[Data for the task]

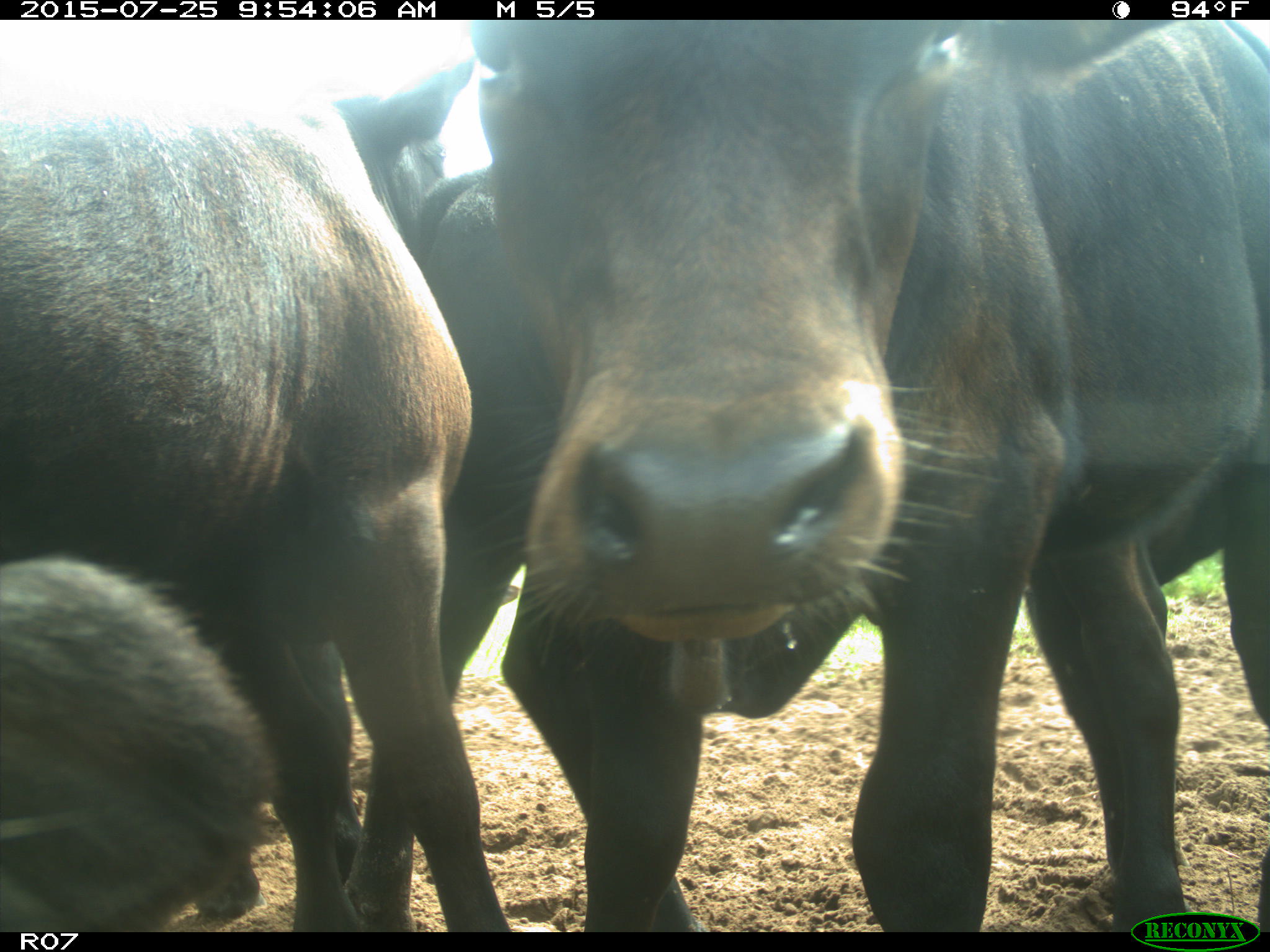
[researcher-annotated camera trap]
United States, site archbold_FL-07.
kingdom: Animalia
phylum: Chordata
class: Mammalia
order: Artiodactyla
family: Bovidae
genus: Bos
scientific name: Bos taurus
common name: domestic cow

[/Data for the task]

**Task prompt**: All preceding records should be duplicated verbatim, images excepted.

**Problem solution**:
[researcher-annotated camera trap]
United States, site archbold_FL-07.
kingdom: Animalia
phylum: Chordata
class: Mammalia
order: Artiodactyla
family: Bovidae
genus: Bos
scientific name: Bos taurus
common name: domestic cow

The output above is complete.